▶ _GOAL OF THE EXERCISE_
Locate the line containing "Of the given", then please write out that line and all the lines below it in the entries exactly.

▶ _RECORDS SHOWN_
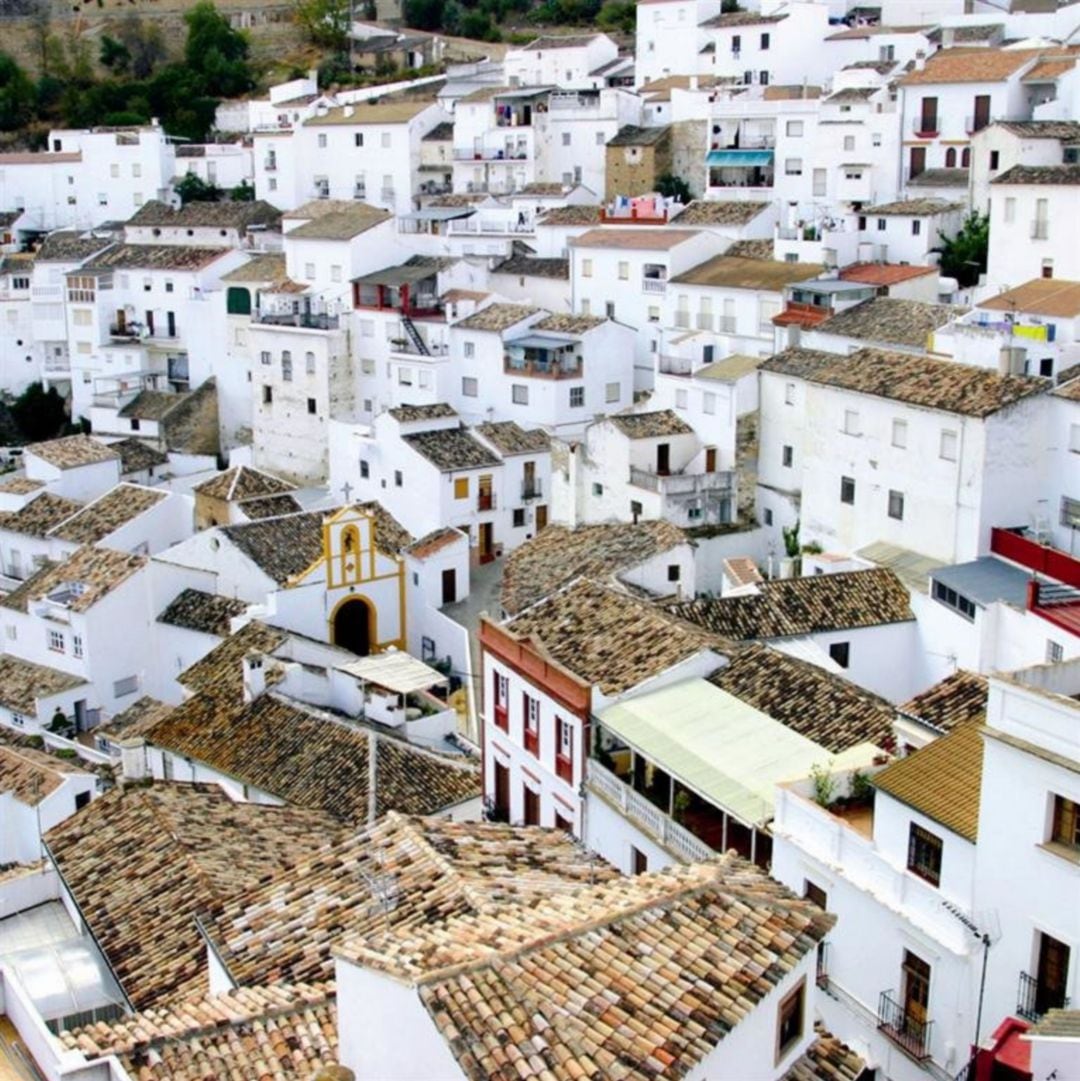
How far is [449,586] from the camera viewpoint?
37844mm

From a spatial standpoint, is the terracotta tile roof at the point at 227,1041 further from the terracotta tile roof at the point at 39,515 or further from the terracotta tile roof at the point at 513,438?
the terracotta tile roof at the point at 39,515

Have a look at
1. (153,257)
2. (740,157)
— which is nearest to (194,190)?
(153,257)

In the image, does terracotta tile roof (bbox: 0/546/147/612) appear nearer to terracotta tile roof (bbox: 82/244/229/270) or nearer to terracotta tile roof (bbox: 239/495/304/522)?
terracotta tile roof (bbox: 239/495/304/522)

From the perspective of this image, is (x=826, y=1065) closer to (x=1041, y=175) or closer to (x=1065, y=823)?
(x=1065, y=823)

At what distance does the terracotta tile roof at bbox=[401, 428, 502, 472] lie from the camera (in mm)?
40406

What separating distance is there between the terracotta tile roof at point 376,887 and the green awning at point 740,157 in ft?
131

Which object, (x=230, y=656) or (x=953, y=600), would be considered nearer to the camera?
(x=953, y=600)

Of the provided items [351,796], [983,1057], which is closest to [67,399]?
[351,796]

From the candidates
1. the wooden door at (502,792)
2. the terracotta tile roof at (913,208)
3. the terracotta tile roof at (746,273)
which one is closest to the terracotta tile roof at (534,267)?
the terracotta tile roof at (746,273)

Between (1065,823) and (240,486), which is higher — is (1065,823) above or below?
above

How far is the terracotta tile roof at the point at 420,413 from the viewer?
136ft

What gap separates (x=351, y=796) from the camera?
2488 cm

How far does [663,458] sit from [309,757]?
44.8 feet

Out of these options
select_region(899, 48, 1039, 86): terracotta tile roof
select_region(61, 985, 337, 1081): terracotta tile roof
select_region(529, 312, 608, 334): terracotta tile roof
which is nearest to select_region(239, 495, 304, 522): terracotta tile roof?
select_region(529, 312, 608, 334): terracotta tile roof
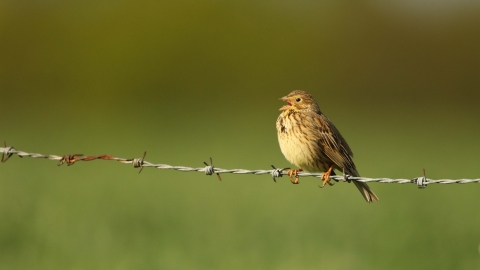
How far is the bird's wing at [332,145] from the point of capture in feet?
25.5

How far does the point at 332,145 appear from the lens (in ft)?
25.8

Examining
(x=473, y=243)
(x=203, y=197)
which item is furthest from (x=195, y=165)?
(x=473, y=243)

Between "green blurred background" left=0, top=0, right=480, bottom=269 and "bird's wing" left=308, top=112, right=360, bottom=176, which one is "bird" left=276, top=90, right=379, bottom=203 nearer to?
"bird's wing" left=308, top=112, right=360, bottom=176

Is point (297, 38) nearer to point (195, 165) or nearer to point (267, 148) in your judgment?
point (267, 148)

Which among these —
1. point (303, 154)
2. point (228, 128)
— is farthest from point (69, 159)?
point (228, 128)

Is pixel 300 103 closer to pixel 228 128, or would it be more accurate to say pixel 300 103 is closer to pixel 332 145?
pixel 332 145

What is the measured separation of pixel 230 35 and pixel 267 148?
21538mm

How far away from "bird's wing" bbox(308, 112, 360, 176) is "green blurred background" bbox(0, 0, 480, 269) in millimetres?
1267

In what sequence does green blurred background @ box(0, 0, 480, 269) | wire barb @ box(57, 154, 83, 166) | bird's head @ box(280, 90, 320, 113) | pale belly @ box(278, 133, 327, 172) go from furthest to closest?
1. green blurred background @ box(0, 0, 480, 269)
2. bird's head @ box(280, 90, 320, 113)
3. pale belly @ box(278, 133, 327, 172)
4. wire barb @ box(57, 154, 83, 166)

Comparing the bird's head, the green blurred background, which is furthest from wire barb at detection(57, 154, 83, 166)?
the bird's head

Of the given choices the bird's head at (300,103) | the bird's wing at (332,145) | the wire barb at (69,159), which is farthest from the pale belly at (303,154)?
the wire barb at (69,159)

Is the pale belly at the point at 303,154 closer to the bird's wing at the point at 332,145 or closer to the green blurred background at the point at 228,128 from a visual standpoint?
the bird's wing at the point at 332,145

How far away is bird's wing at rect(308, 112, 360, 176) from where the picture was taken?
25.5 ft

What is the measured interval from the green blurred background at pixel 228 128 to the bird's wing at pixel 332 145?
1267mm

▶ _EXERCISE OUTPUT_
Of the given choices the bird's head at (300,103) | the bird's wing at (332,145) | the wire barb at (69,159), which is farthest from the pale belly at (303,154)?
the wire barb at (69,159)

Is the pale belly at the point at 303,154 closer to the bird's wing at the point at 332,145 or closer to the green blurred background at the point at 228,128 from a visual standpoint?
the bird's wing at the point at 332,145

How far away is bird's wing at rect(308, 112, 360, 176) from where the picture was taken?
25.5 ft

What is the measured interval from the green blurred background at pixel 228 128 to the bird's wing at pixel 332 145?
1267mm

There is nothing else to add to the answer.